> Excerpt provided
I don't know a reference, but I have some thoughts. I'm going to tackle this using just homology. I'll ignore gradings in the name of legibility.

There are three kinds of homology in this story: $H(M)$, $H(M,b M)$, and $H(b M)$. The last of these is self-dual; the other two are dual to each other. What I just said is literally true over $Q$, with 'dual to' meaning 'canonically isomorphic to the vector-space dual of'. Over $Z$ of course it's only true in a derived sense. One consequence of the derived statement is that, of the free abelian groups $H(M)/{torsion}$, $H(M,b M)/{torsion}$, and $H(b M)/{torsion}$, the last one is self-dual in the $Hom(-,Z)$ sense while the other two are dual to each other. Another is that the torsion part of $H(b M)$ is self-dual in the $Hom(-,Q/Z)$ sense and the torsion parts of the others are dual to each other in the same sense.

> Exercise instructions
1) In the homology excerpt, write out everything from "There are three" down to "the same sense.".
2) According to the homology excerpt, in what sense is the duality statement true over $Z$?

[Recorded data]

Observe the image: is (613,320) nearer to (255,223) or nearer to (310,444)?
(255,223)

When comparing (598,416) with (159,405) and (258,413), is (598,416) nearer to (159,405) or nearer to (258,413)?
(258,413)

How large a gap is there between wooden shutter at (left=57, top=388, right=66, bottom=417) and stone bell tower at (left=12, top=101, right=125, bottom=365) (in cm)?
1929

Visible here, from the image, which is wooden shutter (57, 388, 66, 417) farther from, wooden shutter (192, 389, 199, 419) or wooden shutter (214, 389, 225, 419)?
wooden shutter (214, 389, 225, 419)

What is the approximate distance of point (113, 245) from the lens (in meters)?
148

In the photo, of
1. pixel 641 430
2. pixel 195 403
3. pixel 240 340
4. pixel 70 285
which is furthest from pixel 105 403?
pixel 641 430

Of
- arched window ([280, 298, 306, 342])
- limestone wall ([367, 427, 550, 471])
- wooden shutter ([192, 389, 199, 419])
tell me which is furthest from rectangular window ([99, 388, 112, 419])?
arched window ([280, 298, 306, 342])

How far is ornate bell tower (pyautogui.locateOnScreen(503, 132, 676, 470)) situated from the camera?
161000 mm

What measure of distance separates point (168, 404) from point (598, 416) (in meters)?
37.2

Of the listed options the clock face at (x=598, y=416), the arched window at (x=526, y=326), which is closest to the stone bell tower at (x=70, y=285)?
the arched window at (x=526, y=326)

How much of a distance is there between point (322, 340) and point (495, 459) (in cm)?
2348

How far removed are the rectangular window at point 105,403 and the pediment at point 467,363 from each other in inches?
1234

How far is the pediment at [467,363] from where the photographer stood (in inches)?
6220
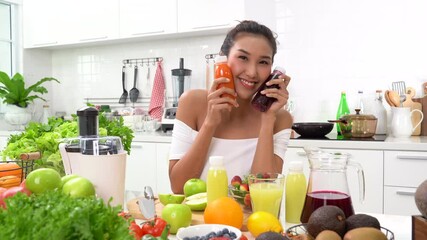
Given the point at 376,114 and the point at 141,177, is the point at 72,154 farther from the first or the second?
the point at 376,114

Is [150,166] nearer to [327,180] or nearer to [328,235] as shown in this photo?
[327,180]

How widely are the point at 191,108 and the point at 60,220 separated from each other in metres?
1.42

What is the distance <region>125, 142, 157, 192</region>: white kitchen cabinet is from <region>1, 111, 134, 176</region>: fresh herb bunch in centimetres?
178

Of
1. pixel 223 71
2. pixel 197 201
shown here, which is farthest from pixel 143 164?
pixel 197 201

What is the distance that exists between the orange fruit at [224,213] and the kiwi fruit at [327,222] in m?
0.20

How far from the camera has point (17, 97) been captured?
13.1ft

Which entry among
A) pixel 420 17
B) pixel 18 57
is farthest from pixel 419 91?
pixel 18 57

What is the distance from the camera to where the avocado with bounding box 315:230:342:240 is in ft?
2.64

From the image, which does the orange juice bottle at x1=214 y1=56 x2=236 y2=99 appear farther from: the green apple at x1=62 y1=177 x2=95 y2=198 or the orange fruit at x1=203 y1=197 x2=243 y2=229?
the green apple at x1=62 y1=177 x2=95 y2=198

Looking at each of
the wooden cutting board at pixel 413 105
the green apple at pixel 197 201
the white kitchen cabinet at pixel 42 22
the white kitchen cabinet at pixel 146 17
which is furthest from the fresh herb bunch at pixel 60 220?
the white kitchen cabinet at pixel 42 22

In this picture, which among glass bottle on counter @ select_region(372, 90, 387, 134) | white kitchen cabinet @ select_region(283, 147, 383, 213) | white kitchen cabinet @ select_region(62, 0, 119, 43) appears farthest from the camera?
A: white kitchen cabinet @ select_region(62, 0, 119, 43)

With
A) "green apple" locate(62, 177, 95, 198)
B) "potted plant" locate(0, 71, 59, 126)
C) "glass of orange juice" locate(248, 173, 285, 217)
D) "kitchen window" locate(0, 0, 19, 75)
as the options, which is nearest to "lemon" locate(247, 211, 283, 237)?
"glass of orange juice" locate(248, 173, 285, 217)

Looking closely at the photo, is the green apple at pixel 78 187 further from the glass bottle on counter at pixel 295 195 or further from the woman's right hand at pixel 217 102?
the woman's right hand at pixel 217 102

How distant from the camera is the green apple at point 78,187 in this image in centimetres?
85
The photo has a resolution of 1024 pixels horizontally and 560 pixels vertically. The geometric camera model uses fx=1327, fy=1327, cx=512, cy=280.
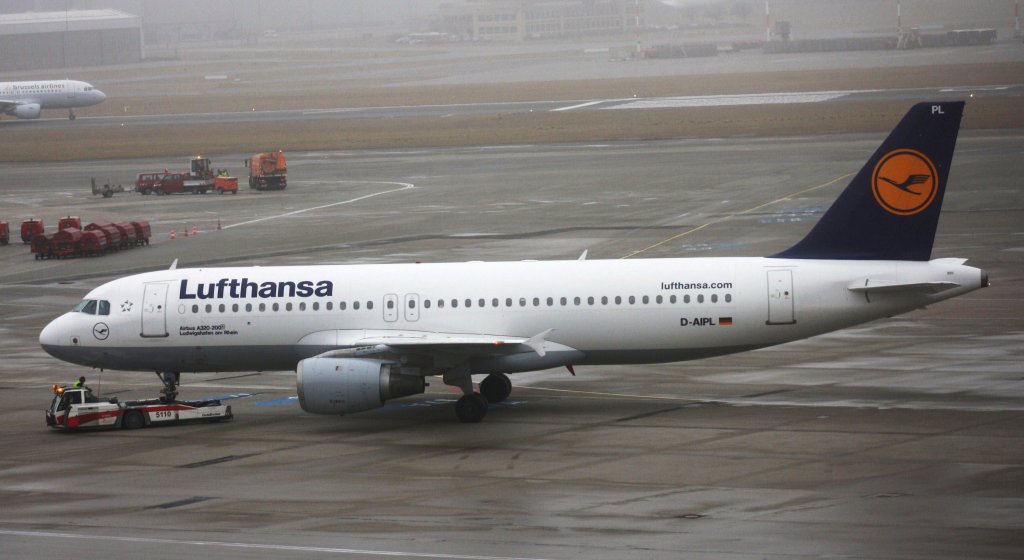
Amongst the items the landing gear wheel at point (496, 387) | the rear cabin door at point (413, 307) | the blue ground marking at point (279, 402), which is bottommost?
the blue ground marking at point (279, 402)

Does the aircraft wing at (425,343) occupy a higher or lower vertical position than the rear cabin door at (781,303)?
lower

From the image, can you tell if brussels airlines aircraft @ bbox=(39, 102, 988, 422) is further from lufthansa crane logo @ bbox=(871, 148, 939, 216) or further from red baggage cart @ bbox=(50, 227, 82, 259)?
red baggage cart @ bbox=(50, 227, 82, 259)

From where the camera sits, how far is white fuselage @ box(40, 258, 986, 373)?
110 ft

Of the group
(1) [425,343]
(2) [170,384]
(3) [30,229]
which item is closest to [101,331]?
(2) [170,384]

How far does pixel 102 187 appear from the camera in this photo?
97.4 m

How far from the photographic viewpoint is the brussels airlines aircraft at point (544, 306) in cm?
3331

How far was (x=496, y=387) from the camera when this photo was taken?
36.3m

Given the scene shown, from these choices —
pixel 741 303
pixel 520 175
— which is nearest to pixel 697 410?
pixel 741 303

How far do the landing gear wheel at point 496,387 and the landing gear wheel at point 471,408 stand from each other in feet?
7.60

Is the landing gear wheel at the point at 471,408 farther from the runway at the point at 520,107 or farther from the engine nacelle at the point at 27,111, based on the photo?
the engine nacelle at the point at 27,111

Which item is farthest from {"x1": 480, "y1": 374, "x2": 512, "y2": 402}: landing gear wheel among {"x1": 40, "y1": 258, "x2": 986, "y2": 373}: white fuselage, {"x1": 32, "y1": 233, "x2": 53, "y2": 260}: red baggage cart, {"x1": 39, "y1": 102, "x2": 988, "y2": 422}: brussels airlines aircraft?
{"x1": 32, "y1": 233, "x2": 53, "y2": 260}: red baggage cart

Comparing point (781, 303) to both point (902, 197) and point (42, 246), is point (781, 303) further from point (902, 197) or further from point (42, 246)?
A: point (42, 246)

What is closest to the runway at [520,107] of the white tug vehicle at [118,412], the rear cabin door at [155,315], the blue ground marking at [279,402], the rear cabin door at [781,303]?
the rear cabin door at [781,303]

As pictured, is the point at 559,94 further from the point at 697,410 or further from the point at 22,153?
the point at 697,410
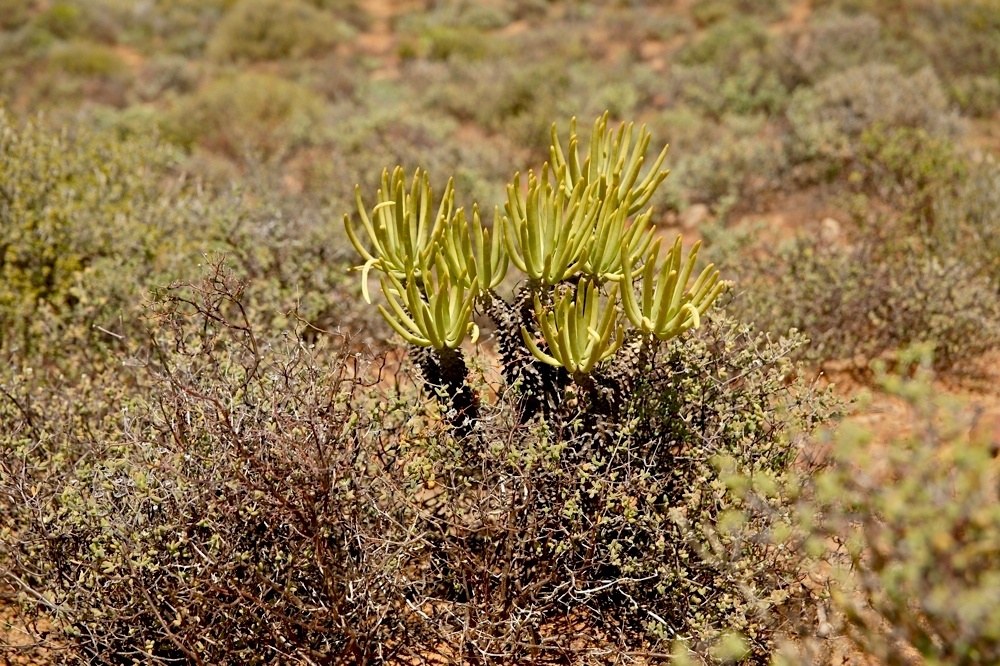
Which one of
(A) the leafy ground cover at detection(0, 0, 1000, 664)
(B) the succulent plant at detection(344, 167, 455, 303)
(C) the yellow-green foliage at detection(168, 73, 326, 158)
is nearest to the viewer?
(A) the leafy ground cover at detection(0, 0, 1000, 664)

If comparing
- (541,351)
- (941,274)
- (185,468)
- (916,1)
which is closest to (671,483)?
(541,351)

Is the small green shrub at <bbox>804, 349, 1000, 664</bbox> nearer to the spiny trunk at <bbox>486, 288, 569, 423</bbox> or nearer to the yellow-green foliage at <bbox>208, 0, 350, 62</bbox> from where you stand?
the spiny trunk at <bbox>486, 288, 569, 423</bbox>

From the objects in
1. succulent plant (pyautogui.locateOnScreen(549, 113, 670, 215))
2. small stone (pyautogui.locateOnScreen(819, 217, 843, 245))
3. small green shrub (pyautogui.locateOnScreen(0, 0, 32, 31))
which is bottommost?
small stone (pyautogui.locateOnScreen(819, 217, 843, 245))

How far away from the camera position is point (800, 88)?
838 centimetres

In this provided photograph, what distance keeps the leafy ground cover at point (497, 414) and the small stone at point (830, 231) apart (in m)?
0.04

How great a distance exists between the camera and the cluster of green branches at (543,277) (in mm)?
2521

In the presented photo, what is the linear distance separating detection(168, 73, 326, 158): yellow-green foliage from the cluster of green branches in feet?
18.6

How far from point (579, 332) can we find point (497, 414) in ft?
1.38

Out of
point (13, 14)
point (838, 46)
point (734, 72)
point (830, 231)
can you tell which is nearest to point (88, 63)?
point (13, 14)

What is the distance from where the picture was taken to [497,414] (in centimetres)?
267

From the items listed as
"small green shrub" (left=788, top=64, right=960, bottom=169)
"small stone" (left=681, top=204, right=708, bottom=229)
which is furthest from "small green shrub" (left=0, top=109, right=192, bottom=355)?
"small green shrub" (left=788, top=64, right=960, bottom=169)

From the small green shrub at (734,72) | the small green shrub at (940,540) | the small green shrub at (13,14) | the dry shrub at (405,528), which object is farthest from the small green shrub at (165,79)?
the small green shrub at (940,540)

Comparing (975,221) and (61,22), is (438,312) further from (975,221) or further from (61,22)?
(61,22)

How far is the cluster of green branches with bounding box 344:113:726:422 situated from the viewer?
2.52 meters
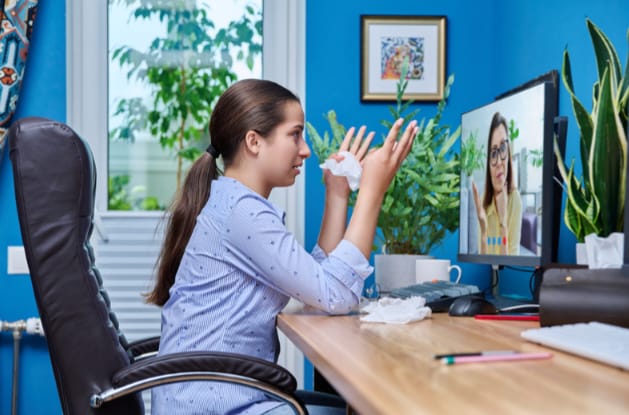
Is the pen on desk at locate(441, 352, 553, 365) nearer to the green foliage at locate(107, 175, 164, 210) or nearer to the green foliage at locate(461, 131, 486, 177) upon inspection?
the green foliage at locate(461, 131, 486, 177)

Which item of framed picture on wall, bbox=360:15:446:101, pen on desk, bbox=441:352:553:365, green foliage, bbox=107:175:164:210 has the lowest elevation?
pen on desk, bbox=441:352:553:365

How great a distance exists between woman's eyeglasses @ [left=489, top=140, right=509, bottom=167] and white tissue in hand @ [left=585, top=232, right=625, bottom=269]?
33 cm

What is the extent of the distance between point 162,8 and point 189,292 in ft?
5.70

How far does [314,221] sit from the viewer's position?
2854 millimetres

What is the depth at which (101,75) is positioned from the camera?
291 cm

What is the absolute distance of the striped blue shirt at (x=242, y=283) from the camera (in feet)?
4.73

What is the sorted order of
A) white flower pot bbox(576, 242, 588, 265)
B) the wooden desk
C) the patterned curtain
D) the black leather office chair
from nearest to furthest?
the wooden desk
the black leather office chair
white flower pot bbox(576, 242, 588, 265)
the patterned curtain

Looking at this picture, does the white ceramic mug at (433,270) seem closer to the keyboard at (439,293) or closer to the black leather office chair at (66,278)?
the keyboard at (439,293)

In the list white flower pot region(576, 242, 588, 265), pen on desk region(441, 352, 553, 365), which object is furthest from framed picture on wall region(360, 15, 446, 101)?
pen on desk region(441, 352, 553, 365)

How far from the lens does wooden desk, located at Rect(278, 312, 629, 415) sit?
2.31 feet

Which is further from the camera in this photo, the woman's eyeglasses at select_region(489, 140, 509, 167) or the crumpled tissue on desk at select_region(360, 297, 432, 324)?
the woman's eyeglasses at select_region(489, 140, 509, 167)

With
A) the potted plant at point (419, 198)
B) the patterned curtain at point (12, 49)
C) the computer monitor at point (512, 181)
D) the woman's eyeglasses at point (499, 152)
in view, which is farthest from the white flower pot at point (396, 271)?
the patterned curtain at point (12, 49)

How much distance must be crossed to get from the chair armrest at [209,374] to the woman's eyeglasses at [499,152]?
2.69 feet

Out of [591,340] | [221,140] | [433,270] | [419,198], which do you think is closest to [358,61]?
[419,198]
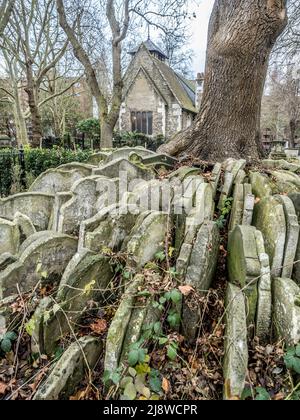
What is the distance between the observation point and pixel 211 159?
492 cm

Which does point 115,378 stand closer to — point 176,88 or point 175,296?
point 175,296

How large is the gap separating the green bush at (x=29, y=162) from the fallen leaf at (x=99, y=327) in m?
5.74

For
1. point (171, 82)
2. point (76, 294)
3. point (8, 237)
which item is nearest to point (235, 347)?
point (76, 294)

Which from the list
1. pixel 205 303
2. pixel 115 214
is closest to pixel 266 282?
pixel 205 303

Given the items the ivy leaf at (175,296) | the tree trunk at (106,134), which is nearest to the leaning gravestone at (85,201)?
the ivy leaf at (175,296)

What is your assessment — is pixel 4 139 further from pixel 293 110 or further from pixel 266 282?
pixel 293 110

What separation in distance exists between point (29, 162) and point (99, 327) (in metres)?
6.86

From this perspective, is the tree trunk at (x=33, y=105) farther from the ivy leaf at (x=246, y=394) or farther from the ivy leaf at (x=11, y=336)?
the ivy leaf at (x=246, y=394)

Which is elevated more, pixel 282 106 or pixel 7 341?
pixel 282 106

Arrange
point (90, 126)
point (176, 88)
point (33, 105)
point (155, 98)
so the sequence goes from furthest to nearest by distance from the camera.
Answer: point (176, 88) → point (155, 98) → point (90, 126) → point (33, 105)

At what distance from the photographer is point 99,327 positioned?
2.37 metres

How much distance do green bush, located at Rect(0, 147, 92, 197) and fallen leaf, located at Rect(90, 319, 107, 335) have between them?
574cm

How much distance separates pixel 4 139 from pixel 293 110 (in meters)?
25.4

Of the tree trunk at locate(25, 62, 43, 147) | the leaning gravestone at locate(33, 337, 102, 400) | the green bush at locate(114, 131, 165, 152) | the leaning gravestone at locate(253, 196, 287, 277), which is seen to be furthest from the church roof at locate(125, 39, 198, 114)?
the leaning gravestone at locate(33, 337, 102, 400)
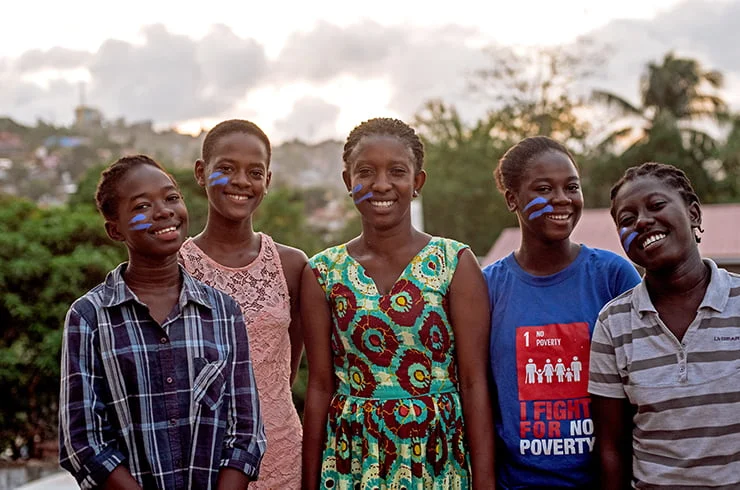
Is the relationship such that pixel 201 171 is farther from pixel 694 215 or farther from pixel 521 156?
pixel 694 215

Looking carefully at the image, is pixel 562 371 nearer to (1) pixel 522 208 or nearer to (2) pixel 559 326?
(2) pixel 559 326

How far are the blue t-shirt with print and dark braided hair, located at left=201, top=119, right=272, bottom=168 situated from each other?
1.05 meters

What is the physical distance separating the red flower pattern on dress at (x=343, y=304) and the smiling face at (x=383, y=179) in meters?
0.25

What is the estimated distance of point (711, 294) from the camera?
2.31 m

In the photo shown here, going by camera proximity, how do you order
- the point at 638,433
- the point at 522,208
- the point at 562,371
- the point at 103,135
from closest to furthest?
the point at 638,433, the point at 562,371, the point at 522,208, the point at 103,135

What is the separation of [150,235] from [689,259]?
1611mm

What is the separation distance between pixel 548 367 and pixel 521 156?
29.0 inches

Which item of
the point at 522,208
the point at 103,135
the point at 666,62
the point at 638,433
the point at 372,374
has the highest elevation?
the point at 103,135

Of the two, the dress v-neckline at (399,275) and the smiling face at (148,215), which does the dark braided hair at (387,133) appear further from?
the smiling face at (148,215)

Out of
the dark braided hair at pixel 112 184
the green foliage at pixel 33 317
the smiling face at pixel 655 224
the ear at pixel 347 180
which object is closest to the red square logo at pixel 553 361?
the smiling face at pixel 655 224

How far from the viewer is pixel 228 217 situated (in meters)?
2.89

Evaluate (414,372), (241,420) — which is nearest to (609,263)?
(414,372)

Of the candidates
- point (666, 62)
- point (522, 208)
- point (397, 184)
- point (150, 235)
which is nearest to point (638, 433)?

> Responses per task
1)
There are three kinds of homology in this story: $H(M)$, $H(M,b M)$, and $H(b M)$. The last of these is self-dual; the other two are dual to each other. What I just said is literally true over $Q$, with 'dual to' meaning 'canonically isomorphic to the vector-space dual of'. Over $Z$ of course it's only true in a derived sense. One consequence of the derived statement is that, of the free abelian groups $H(M)/{torsion}$, $H(M,b M)/{torsion}$, and $H(b M)/{torsion}$, the last one is self-dual in the $Hom(-,Z)$ sense while the other two are dual to each other. Another is that the torsion part of $H(b M)$ is self-dual in the $Hom(-,Q/Z)$ sense and the torsion parts of the others are dual to each other in the same sense.

2) Only in a derived sense.